Friday, February 27, 2009

Pictures from a Bike Ride

In which we go for a pedal through the woods and over the bay

A hummingbird explores the outside of an old bunker at Battery McKinnon-Stotsenberg

Took a chance in between rain storms the other day and went on a bike-and-hike to the Marin Headlands. I pedaled up the hill along Arguello past Senator Diane Feinstein's old place and stopped in at the Presidio Golf Course Grill for a spot of lunch. (The food is superb there.) Afterward I rode up through the woods and over the hill along Washington Blvd. past some military housing that has been converted civilian apartments.

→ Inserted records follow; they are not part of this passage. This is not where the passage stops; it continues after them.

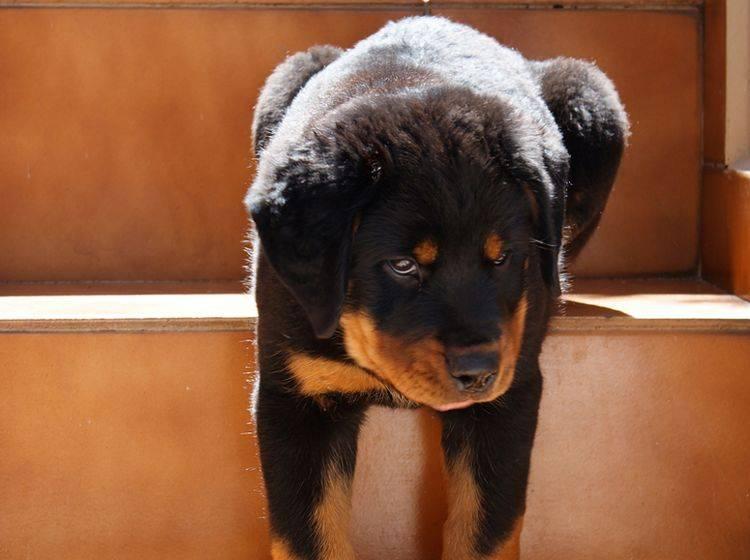 Treppensteigen tut nicht allen Hunden gut – Bild: Shutterstock / Luis-Carlos-Torres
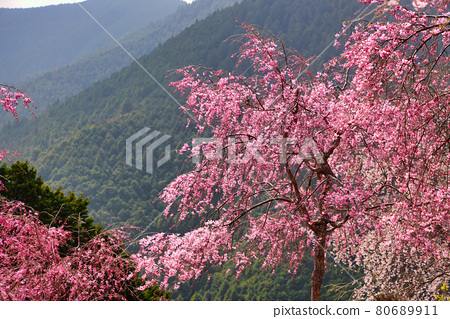 Weeping cherry blossoms in full bloom in the unexplored region of Takami no Sato 80689911
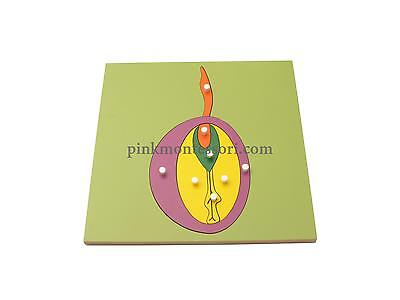 Pinkmontessori Botany Material - Seed Puzzle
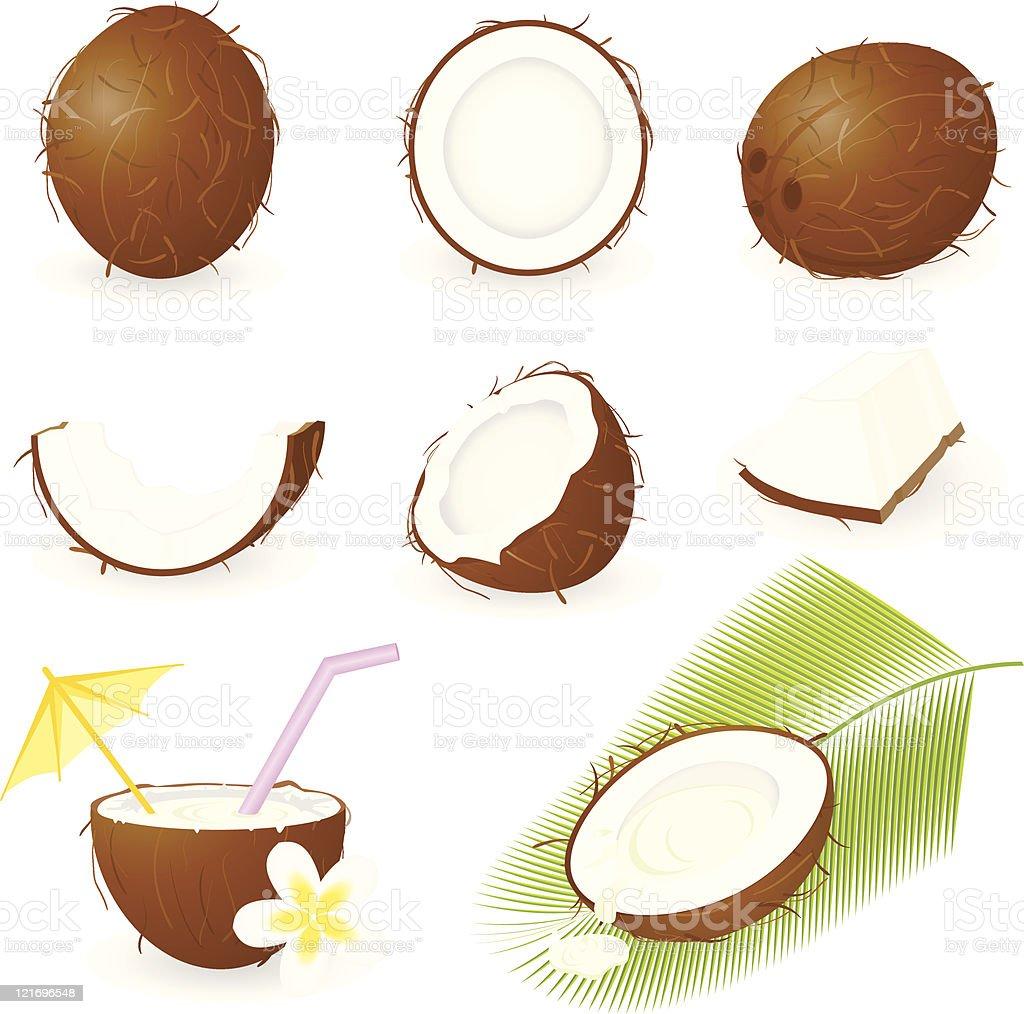 Icon Set Coconut royalty-free stock vector art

A historical photo of Battery McKinnon-Stotsenberg, courtesy the Nat'l Park Service

I looked right and noticed for the first time a row of old concrete bunkers behind a block of apartments. I rounded the corner for a closer look. This, I found out later, is Battery McKinnon-Stotsenberg, which around the turn of the century was home to the battery of enormous 12-inch mortars pictured above.

Outside the gate I noticed a sign reading "Presidio Wine Bunker." I wondered if this was a historical site -- was this where the Presidio's commanders stored wine for the Officer's Club? The gate was open so I ventured in for a look around.

You've heard of swords to ploughshares? Here we have gun barrels to wine barrels

I found a little portable kiosk inside the gate knocked on the door. A man answered and I asked about the wine bunker. He said that it is a private business started after the U.S. Army had quit the base. Wineries and individuals pay to use the bunkers as a cave. Seems like nice work, if you can get it.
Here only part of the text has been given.